LIKE IT OR NOT, YOU'RE IN THE BRANDING BUSINESS
By Steve Cuno

Earth to Direct Marketers:
Like It Or Not, You’re In
The Branding Business
 
          If you rank among direct marketers who excel at pronouncing “branding” with a sneer, it’s time to relent. Though once immediate sales reigned while branding was fluff, like it or not, today legitimate branding has become a big part of the business you’re in.
          For a number of good reasons, responsible DM-ers care very much about branding these days. For one thing, markets respond to strong brands. If you don’t believe me, try getting a consumer to pay a Sharper Image price for an air purifier at Wal-Mart. For another, though brand perception is not its primary calling, direct marketing leaves an impression among far more people than those who respond. While we throw wild parties to commemorate a four percent response, non respondents — the 96 percent — also receive an impression about the brand. And, for yet another, branding is the hot marketing topic these days. If you don’t know anything about it, sooner or later, you’re going to look dumb. Or, worse, capture short-term sales at the expense of the long term.
          To be fair, abuses in the name of branding deserve a sneer. Every day, one more branding charlatan convinces yet another trusting client that a brand consists of a cool logo and a lame slogan. Or a company tries to convey a brand that doesn’t reflect practice, like the store that promises you a great shopping experience, even though
everyone knows the aisles are cluttered, the lighting is insufficient, and the minimum wage clerk would rather prolong a personal call than answer your question.
          But branding — real, bona fide branding — is powerful stuff. It’s what lets you walk into Nordstrom expecting first-rate quality and service, and into ShopKo braced to fend for yourself. It’s what tells you that Starbucks ice cream will taste great, and that the store brand will be this month’s lowest-bidding knock-off. It’s what makes a teenager eschew or swear by one particular brand of jeans.
          That kind of brand arises from a company’s consistent values and behavior. Advertising and direct marketing, powerless to create it, can only reflect it.
          But the wrong advertising and direct marketing can weaken a brand. That presents an interesting problem. As a direct marketer, you’re hired to pull a profitable, measurable response, not to build the brand. But if you don’t recognize the impact your work has on the brand, and, perhaps more importantly, that the brand should have on your work, you’re being naïve, and you will lose sales in the long run.

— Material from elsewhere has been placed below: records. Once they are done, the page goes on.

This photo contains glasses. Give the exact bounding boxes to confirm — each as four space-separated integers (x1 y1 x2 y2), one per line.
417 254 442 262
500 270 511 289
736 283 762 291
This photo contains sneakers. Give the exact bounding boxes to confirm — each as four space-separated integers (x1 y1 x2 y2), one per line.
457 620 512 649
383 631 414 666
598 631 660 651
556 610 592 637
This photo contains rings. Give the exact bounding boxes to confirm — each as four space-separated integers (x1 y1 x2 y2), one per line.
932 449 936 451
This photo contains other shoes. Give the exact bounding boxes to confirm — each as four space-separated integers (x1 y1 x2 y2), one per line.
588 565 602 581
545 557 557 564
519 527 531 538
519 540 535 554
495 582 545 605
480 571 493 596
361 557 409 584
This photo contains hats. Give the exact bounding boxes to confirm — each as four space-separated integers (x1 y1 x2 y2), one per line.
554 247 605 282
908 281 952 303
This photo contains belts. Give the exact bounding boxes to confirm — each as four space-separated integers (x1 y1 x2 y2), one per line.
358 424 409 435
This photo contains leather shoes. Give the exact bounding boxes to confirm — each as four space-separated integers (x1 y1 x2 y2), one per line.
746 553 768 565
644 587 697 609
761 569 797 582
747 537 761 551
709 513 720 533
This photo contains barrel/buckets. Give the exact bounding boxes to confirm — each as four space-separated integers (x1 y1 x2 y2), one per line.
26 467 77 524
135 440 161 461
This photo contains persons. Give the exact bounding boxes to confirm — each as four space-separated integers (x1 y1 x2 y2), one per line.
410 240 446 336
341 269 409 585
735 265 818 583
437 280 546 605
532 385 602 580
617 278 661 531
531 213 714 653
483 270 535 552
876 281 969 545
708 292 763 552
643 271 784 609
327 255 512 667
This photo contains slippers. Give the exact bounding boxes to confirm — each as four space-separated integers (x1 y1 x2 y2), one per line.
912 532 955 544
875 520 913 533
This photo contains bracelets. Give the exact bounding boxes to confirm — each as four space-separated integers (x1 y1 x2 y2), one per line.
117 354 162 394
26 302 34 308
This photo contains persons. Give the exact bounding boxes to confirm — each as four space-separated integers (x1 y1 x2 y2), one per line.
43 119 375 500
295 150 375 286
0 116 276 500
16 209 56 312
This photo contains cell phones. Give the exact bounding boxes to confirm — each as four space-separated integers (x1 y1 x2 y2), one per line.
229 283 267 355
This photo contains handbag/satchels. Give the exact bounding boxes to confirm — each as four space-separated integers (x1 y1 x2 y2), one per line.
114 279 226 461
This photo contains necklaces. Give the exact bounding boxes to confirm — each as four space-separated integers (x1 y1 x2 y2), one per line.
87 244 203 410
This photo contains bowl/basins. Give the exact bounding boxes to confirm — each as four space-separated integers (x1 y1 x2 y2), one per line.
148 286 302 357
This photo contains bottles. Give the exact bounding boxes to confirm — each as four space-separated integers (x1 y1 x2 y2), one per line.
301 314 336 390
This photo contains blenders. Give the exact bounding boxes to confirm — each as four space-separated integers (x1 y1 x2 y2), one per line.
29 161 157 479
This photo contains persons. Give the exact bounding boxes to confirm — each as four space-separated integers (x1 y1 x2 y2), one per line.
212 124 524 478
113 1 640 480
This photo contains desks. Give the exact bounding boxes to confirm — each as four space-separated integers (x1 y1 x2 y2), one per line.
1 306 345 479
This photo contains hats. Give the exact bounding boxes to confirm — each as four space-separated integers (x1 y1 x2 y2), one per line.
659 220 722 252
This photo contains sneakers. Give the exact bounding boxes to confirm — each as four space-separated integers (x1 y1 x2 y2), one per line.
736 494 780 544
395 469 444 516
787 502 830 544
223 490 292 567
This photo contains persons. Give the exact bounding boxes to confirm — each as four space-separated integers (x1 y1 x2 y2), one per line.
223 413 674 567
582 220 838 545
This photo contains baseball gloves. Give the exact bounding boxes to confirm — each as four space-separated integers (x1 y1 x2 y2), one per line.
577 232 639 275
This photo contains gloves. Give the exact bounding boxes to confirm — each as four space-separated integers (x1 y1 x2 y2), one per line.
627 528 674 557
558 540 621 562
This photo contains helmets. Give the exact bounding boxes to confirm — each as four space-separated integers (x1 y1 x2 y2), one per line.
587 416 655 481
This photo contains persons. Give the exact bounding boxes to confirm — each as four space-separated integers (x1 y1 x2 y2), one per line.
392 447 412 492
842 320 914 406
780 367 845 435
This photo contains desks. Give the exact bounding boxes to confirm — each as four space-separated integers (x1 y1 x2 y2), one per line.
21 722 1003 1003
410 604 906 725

          Died-in-the-wool DM companies understand this, and have built strong brands. Consider Time Life, Sporty’s, Ronco and others, each with its distinct practices, product lines, customer profiles, and look and feel. The moment

Sharper Image starts acting like Ron Popeil, they will lose loyal customers.
          My advice to direct marketing experts is that they also become branding experts. Otherwise, they will soon find themselves laughed out of marketing meetings at the strategic level. Worse, they may sell now, but miss an opportunity to help position a company for success over the long haul.